In de ironische melancholie van Heine herken ik me wel, evenals in zijn andere ambivalenties, zoals ‘bange heldhaftigheid’ en het ‘politiseren tegen wil en dank’, om de haarscherpe beschrijvingen van Marcuse te citeren. Heine was op en top een romanticus, die wat rillerig in de kille buitenlucht van de geschiedenis rondliep en die niets liever deed dan zwijmelen. Zijn hart en rechtvaardigheidsgevoel konden echter heftig in opstand komen. Op dergelijke momenten engageerde hij zich compromisloos. Maar dat gebeurde dan vanuit zijn passie en niet vanuit zijn hoofd. Hij verbond zich zonder ideologisch of rechtlijnig te worden, zonder een consequente ‘partijganger’ te zijn – maar ook zonder zich te bekommeren om de risico’s waar hij in rustigere periodes juist voor wegdook (vandaar die ‘bange held’). De ene keer keerde hij zich tegen hen die hun medemens politiek of sociaal vernederden, de andere keer tegen de populisten die alles afhakten wat boven het maaiveld uitstak, de cultuurbarbaren. De vernederde enerzijds en de adeldom van de geest: zij stalen zijn hart. Een man van het ‘radicale midden’…

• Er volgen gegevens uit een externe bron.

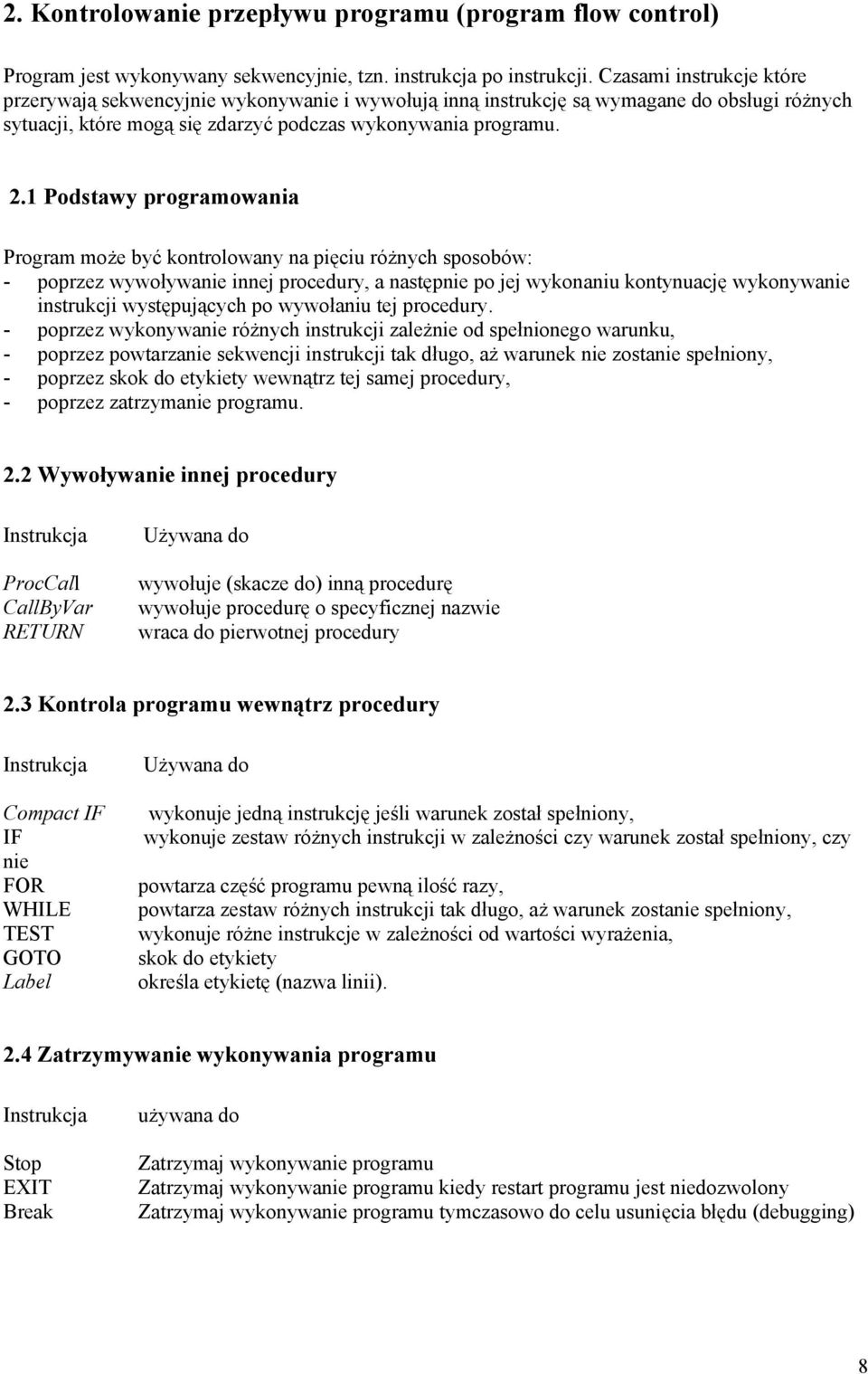 2. Kontrolowanie przepływu programu (program flow control)

Program jest wykonywany sekwencyjnie, tzn. instrukcja po instrukcji. Czasami instrukcje które przerywają sekwencyjnie wykonywanie i wywołują inną instrukcję są wymagane do obsługi różnych sytuacji, które mogą się zdarzyć podczas wykonywania programu.

2.1 Podstawy programowania

Program może być kontrolowany na pięciu różnych sposobów:
- poprzez wywoływanie innej procedury, a następnie po jej wykonaniu kontynuację wykonywanie instrukcji występujących po wywołaniu tej procedury.
- poprzez wykonywanie różnych instrukcji zależnie od spełnionego warunku,
- poprzez powtarzanie sekwencji instrukcji tak długo, aż warunek nie zostanie spełniony,
- poprzez skok do etykiety wewnątrz tej samej procedury,
- poprzez zatrzymanie programu.

2.2 Wywoływanie innej procedury

| Instrukcja | Używana do |
|---|---|
| ProcCall | wywołuje (skacze do) inną procedurę |
| CallByVar | wywołuje procedurę o specyficznej nazwie |
| RETURN | wraca do pierwotnej procedury |

2.3 Kontrola programu wewnątrz procedury

| Instrukcja | Używana do |
|---|---|
| Compact IF | wykonuje jedną instrukcję jeśli warunek został spełniony, |
| IF | wykonuje zestaw różnych instrukcji w zależności czy warunek został spełniony, czy nie |
| FOR | powtarza część programu pewną ilość razy, |
| WHILE | powtarza zestaw różnych instrukcji tak długo, aż warunek zostanie spełniony, |
| TEST | wykonuje różne instrukcje w zależności od wartości wyrażenia, |
| GOTO | skok do etykiety |
| Label | określa etykietę (nazwa linii). |

2.4 Zatrzymywanie wykonywania programu

| Instrukcja | używana do |
|---|---|
| Stop | Zatrzymaj wykonywanie programu |
| EXIT | Zatrzymaj wykonywanie programu kiedy restart programu jest niedozwolony |
| Break | Zatrzymaj wykonywanie programu tymczasowo do celu usunięcia błędu (debugging) |

8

Die middenpositie tussen de partijen: het is ten diepste ook een aanvaarding van de eenzaamheid, die ons mensen is aangeboren, die onze natuur is. Als romanticus wist Heine dat je wel kunt verlangen om op te gaan in het grotere geheel, maar dat dit een oneindig ver perspectief is en dat je tot die tijd ‘te rade moet gaan bij jezelf’.
Hier gaan een paar theologische snaren bij mij trillen. Dit besef dat je als mens helemaal alleen moet instaan voor jezelf, dat je niet kunt terugvallen op of leunen tegen Het Grotere Geheel (of dat nu de kosmos is of de kerk, god of de gemeenschap): dit besef houdt ons steeds wakker uit de zoete slaap van een onbekommerd geloof. Deze prikkel zat en zit in het vlees van de grote mystici en denkers. Er is geen grote warme moederschoot waarin we kunnen terugkruipen: we zijn onherroepelijk weggeboren uit de baarmoeder; we staan er alleen voor, van god los.

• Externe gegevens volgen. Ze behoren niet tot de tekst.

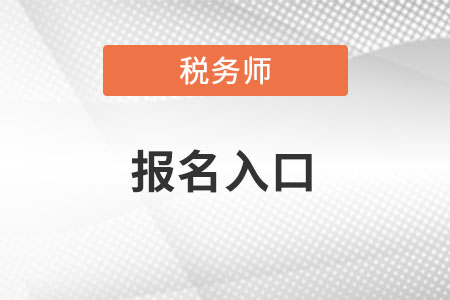 税务师

报名入口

Dit heeft, consequent doorgedacht, ook gevolgen voor de uitdrukking van ons geloven – of dat nou religieus of seculier geloven is. Wat we denken, zeggen en belijden over god en de wereld: daar staat niemand en niets voor in. Geen boek, geen belijdenis, geen groepsgevoel, geen ervaring. Daarom kunnen we ook nooit het ‘laatste woord’ zeggen, maar moeten we leven met en van het ‘voorlaatste’ (Bonhoeffer), het voorlopige, het voorbehoud. Dat is het bitter smakende gelijk van de vrijzinnigheid. Sociologen mogen dan het einde van de vrijzinnigheid aankondigen en bezweren dat de toekomst is aan de stelligen, aan de identiteitsfetisjisten: onze roeping als mensen bestaat erin dat we leven in onzekerheid. Daarover hoeven we niet stoer en flink te doen: het gaat om een houding van eerlijkheid en oprechtheid. Het is genoeg als we ‘bange helden’ zijn.